▸ **Given text**

## Start

May 19, 2016

New Book Exposes Depravity of Elected Officials In Washington DC

GUESSING GAME: 'The Confessions of Congressman X' is due on bookshelves May 24 and Washington is abuzz with speculation about who wrote it.

[From article]
A new book threatens to blow the lid off of Congress as a federal legislator's tell-all book lays out the worst parts of serving in the House of Representatives – saying that his main job is to raise money for re-election and that leaves little time for reading the bills he votes on.
Mill City Press, a small Minnesota-based 'vanity press' publisher describes 'The Confessions of Congressman X' as 'a devastating inside look at the dark side of Congress as revealed by one of its own.'
'No wonder Congressman X wants to remain anonymous for fear of retribution. His admissions are deeply disturbing.'
[. . .]
the congressman is a Democrat.
[. . .]
'Voters claim they want substance and detailed position papers, but what they really crave are cutesy cat videos, celebrity gossip, top 10 lists, reality TV shows, tabloid tripe, and the next f***ing Twitter message,' the congressman gripes in the book.
'I worry about our country's future when critical issues take a backseat to the inane utterings of illiterate athletes and celebrity twits.'
Much of what's in the book will come as little surprise to Americans who are cynical about the political process.
'Fundraising is so time-consuming I seldom read any bills I vote on,' the anonymous legislator admits. 'I don't even know how they'll be implemented or what they'll cost.'
'My staff gives me a last-minute briefing before I go to the floor and tells me whether to vote yea or nay. How bad is that?'
And on controversial bills, he says, 'I sometimes vote "yes" on a motion and "no" on an amendment so I can claim I'm on either side of an issue.'
'It's the old shell game: if you can't convince 'em, confuse 'em.'
The congressman laments that politics has become a matter of picking a team by the jerseys they wear rather than looking at the players underneath.
'Things are so partisan today most folks vote the straight party line, even though they don't know s*** about who they're voting for. They just don't want the other guys to win,' he explains.
And he seemingly takes a shot at the Bill and Hillary Clinton Foundation, noting how family philanthropies can be the beneficiaries of what amounts to bribes in exchange for legislative favors.
'Some contributions are subtle,' he explains. 'Donations to a member's nonprofit foundation. Funding a member's charitable pet project. Offsetting the costs of a member's portrait to adorn the committee room he or she has so faithfully served.'
'It's all a bunch of bulls*** to get around gift bans and limits on campaign contributions. Where there's a will, there's a way.'
The mystery man reserves special scorn for Sen. Harry Reid, a Nevada Democrat who serves as Senate Minority Leader.

## End

▸ **Recorded data**
## Start

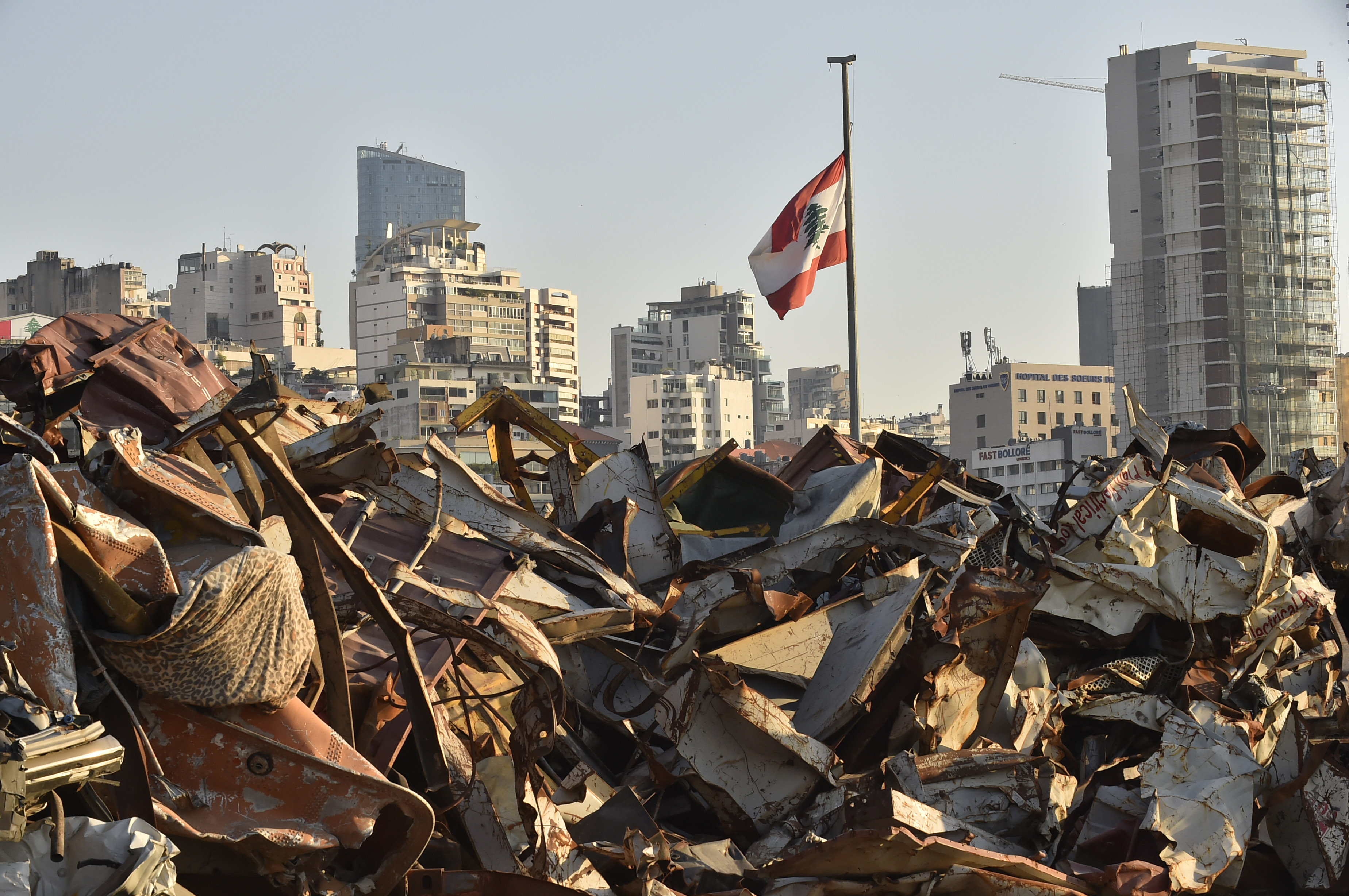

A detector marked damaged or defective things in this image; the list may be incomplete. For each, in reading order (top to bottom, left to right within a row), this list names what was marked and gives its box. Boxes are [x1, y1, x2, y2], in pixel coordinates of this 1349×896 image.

## End

▸ **Written task 1**
In the article about the anonymous congressional tell-all, which publisher does it name for 'The Confessions of Congressman X'?
▸ **Written task 2**
Pick up the article about 'The Confessions of Congressman X' after its final sentence and write the next few paragraphs.

▸ **Expected answer 1**
Mill City Press, a small Minnesota-based "vanity press" publisher.

▸ **Expected answer 2**
One chapter is titled 'Harry Reid's a Pompous A**' and says the senator is 'sometimes a bit too clever for his own good. The same goes for [Republican Sen. Majority Leader Mitch] McConnell and his pathetic lieutenants. Ditto for most of the House leadership bullies on both sides of the aisle. They wield too much dictatorial power, manipulating legislative procedures and denying members due process.'
The larger picture that emerges is one of disenchantment with the political process and the professional office-holders behind it.
Especially those in the Democratic Party.
'Our party used to be a strong advocate for the working class,' he says. 'We still pretend to be, but we aren't. Large corporations and public unions grease the palms of those who have the power to determine legislative winners and losers.'
'Most of my colleagues want to help the poor and disadvantaged. To a point,' he adds. 'We certainly don't want to live among them. Or mingle with them, unless it's for a soup kitchen photo op. ... Poverty's a great concern as long as it's kept at a safe distance.'

POVERTY POSEURS: 'Congressman X' says lawmakers don't want to 'mingle' with the poor 'unless it's for a soup kitchen photo op.' House Speaker Paul Ryan and his wife Janna washed pots at Youngstown, Ohio's St. Vincent DePaul dining hall in 2012.

Much of Washington's problems are created on the fringes of America's dominant political parties, he says.
'The GOP have their crazy wingnuts, and we have our loony leftists. Screw them both. What we need are more common-sense lawmakers. Folks who see both sides of an issue. Who are open to accommodating each other's priorities. Today, both sides assume their views are the only logical ones.'
'I'm concerned my party has an activist far-left wing intolerant of center-leftists. Like the Republican Tea Party, these ideologues are much too rigid and extreme in their beliefs. And they're equally unappealing to mainstream Americans.'
He cites education policy as an example: 'I'm a strong advocate of improving our public schools. I also see the near-term value of vouchers and charter schools committed to lending a helping hand to disadvantaged kids. Especially inner-city kids.'
'Hell, most of us send our children to private schools and wouldn't be caught dead sending them to public schools in places like DC. How hypocritical's that? It's time to set aside petty politics. Are both parties so f***ing stubborn they can't work out a reasonable compromise on this common-sense issue? Our educational system's in the toilet, and all we do is snipe at each other.'
The publisher released a few short samples to the public on Amazon.
'Most of my colleagues are dishonest career politicians who revel in the power and special-interest money that's lavished upon them,' Atkinson recorded his mystery collaborator saying.
'My main job is to keep my job, to get reelected. It takes precedence over everything.'
'Fundraising is so time consuming I seldom read any bills I vote on. Like many of my colleagues, I don't know how the legislation will be implemented, or what it'll cost.'
The book also takes shots at voters as disconnected idiots who let Congress abuse its power through sheer incompetence.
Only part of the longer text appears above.